Reproduce the lines from the one holding "From the viewer, what" through the end of the stored entries, inclusive, keeping every character as it appears.

Stored entries
-- Begin --
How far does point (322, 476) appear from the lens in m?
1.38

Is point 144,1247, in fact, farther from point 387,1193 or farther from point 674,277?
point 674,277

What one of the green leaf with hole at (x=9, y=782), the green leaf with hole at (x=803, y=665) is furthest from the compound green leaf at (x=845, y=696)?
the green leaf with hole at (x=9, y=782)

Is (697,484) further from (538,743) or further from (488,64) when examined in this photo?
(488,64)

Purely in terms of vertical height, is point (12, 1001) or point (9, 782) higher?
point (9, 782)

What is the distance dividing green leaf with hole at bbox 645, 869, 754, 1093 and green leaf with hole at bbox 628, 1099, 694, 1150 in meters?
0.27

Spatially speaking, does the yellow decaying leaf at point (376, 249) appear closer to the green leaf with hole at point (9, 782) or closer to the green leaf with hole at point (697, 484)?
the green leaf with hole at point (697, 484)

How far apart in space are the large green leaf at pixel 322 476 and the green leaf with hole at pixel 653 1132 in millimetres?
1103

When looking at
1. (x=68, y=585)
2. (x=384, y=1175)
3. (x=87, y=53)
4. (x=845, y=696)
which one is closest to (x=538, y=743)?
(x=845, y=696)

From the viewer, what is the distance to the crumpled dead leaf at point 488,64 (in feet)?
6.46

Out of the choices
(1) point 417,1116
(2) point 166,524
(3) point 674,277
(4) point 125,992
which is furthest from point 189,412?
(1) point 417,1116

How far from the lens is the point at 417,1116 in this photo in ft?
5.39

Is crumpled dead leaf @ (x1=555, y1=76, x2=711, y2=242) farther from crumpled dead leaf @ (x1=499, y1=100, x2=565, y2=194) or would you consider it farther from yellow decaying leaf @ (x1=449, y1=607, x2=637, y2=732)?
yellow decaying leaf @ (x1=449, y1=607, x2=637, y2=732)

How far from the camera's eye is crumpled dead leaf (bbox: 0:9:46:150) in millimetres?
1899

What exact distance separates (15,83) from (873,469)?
-- End --
**RESPONSE TO THIS EXERCISE**
From the viewer, what is the distance to the crumpled dead leaf at point 488,64 (in feet)?
6.46

Out of the choices
(1) point 417,1116
(2) point 166,524
(3) point 674,277
(4) point 125,992
which is furthest from point 189,412?
(1) point 417,1116

How far from the lens is the point at 417,1116 in this photo in ft?
5.39

Is crumpled dead leaf @ (x1=555, y1=76, x2=711, y2=242) farther from crumpled dead leaf @ (x1=499, y1=100, x2=565, y2=194) or would you consider it farther from yellow decaying leaf @ (x1=449, y1=607, x2=637, y2=732)?
yellow decaying leaf @ (x1=449, y1=607, x2=637, y2=732)

How far from the camera's eye is crumpled dead leaf (bbox: 0:9:46:150) in millimetres?
1899

What exact distance separates (15,83) from (873,469)?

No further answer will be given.